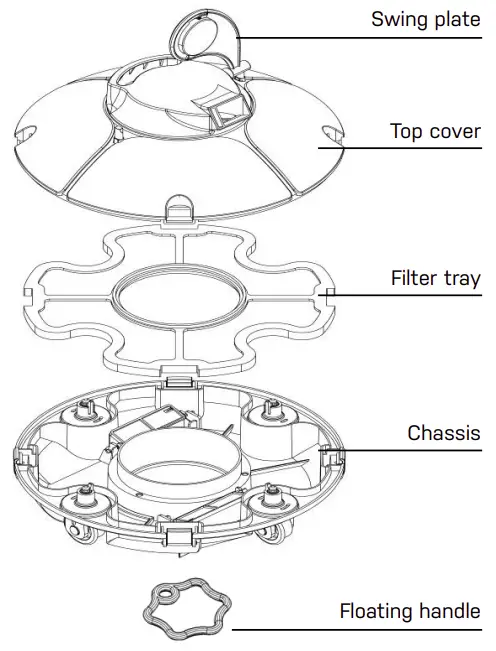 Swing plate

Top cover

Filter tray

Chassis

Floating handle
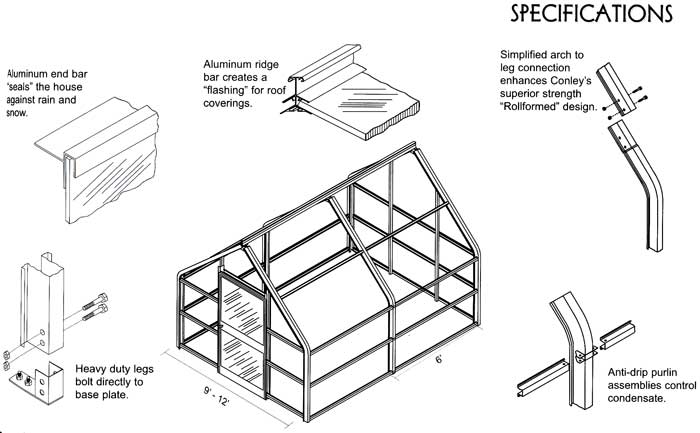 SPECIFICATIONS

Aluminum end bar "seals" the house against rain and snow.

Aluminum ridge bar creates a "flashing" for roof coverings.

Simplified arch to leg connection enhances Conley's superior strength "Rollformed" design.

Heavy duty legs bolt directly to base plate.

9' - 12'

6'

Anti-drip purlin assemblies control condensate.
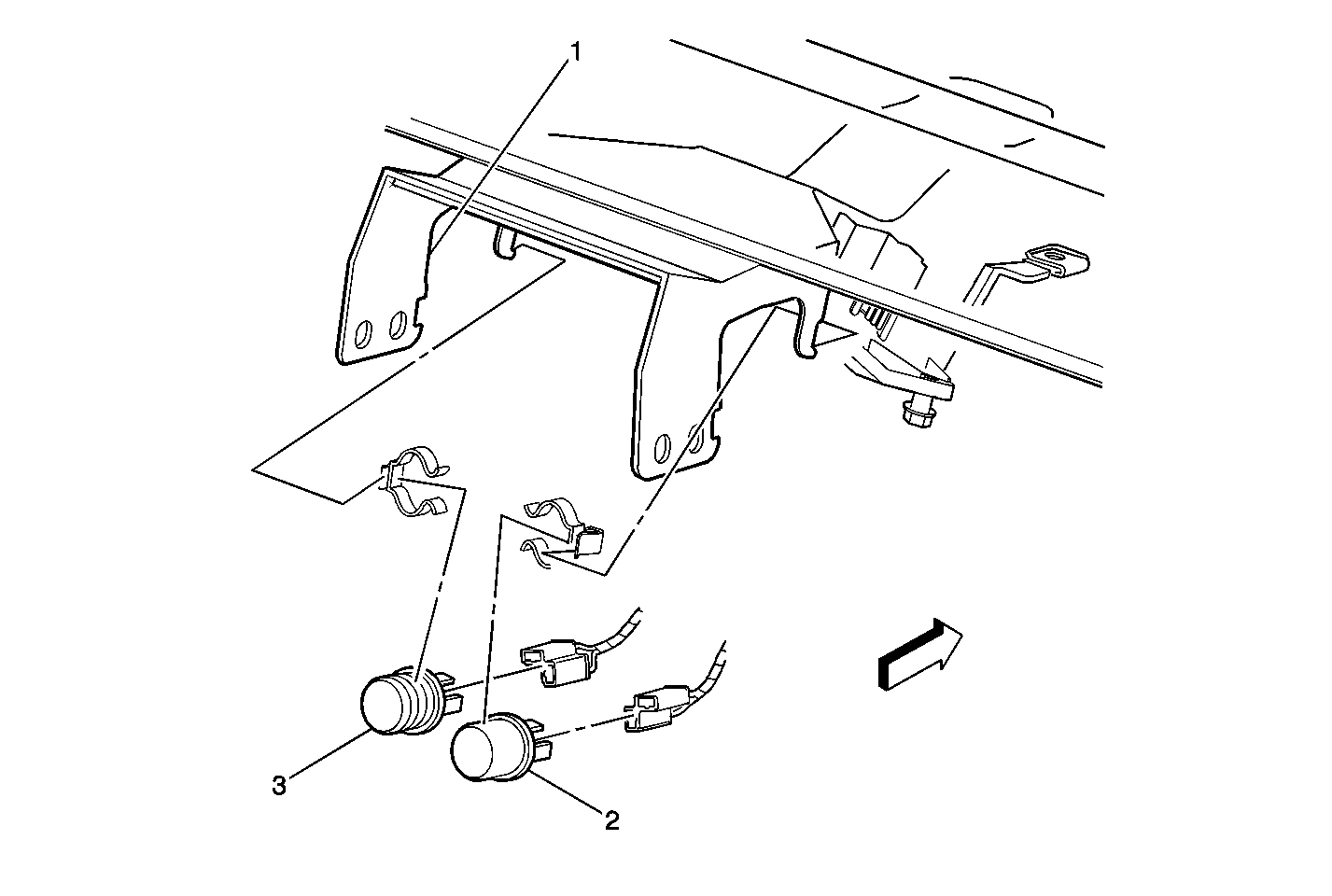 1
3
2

==

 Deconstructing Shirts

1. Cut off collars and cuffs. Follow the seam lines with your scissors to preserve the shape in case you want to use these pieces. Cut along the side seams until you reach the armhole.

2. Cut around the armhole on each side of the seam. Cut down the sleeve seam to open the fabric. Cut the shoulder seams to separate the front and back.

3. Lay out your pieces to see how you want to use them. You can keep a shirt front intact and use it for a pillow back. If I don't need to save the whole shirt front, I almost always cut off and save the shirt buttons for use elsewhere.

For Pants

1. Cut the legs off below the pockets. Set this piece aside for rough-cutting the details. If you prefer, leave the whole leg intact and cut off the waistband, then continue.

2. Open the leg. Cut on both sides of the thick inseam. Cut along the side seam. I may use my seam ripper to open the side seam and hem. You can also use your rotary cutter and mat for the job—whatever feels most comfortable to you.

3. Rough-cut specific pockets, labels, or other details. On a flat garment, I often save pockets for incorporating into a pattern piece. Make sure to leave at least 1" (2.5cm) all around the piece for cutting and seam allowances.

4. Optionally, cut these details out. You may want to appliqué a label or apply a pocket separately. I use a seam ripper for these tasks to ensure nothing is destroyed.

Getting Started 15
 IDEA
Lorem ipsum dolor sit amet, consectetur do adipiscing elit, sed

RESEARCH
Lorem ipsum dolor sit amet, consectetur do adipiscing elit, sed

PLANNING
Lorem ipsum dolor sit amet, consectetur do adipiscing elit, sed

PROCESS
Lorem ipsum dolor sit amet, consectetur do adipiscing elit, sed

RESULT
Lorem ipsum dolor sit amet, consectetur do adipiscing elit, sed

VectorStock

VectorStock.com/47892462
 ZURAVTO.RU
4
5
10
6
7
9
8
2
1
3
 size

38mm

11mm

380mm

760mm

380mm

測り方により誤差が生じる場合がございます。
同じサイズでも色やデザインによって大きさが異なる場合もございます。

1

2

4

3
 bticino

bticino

→ YOUR INSTRUCTIONS
Copy each line of the listing that carries the word "front".

→ SOLVED EXERCISE
2. Cut around the armhole on each side of the seam. Cut down the sleeve seam to open the fabric. Cut the shoulder seams to separate the front and back.
3. Lay out your pieces to see how you want to use them. You can keep a shirt front intact and use it for a pillow back. If I don't need to save the whole shirt front, I almost always cut off and save the shirt buttons for use elsewhere.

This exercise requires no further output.